━━ Data extract

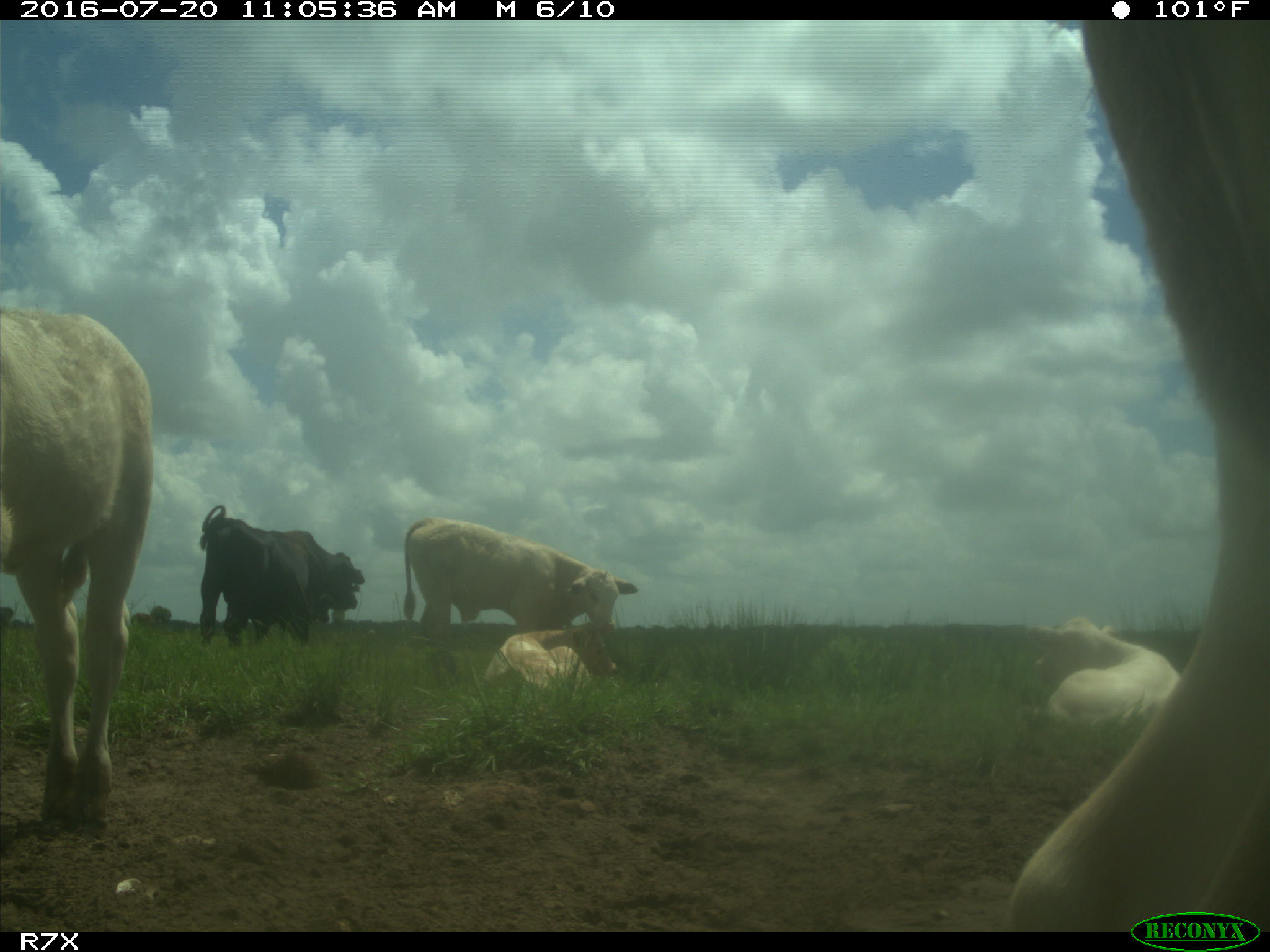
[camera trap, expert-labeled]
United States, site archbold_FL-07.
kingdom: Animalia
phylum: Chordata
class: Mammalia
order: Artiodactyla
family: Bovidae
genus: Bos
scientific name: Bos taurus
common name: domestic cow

━━━━

## [How to complete this task]
Once the pictures are set aside, give every line above again without alteration.

## [Problem solution]
[camera trap, expert-labeled]
United States, site archbold_FL-07.
kingdom: Animalia
phylum: Chordata
class: Mammalia
order: Artiodactyla
family: Bovidae
genus: Bos
scientific name: Bos taurus
common name: domestic cow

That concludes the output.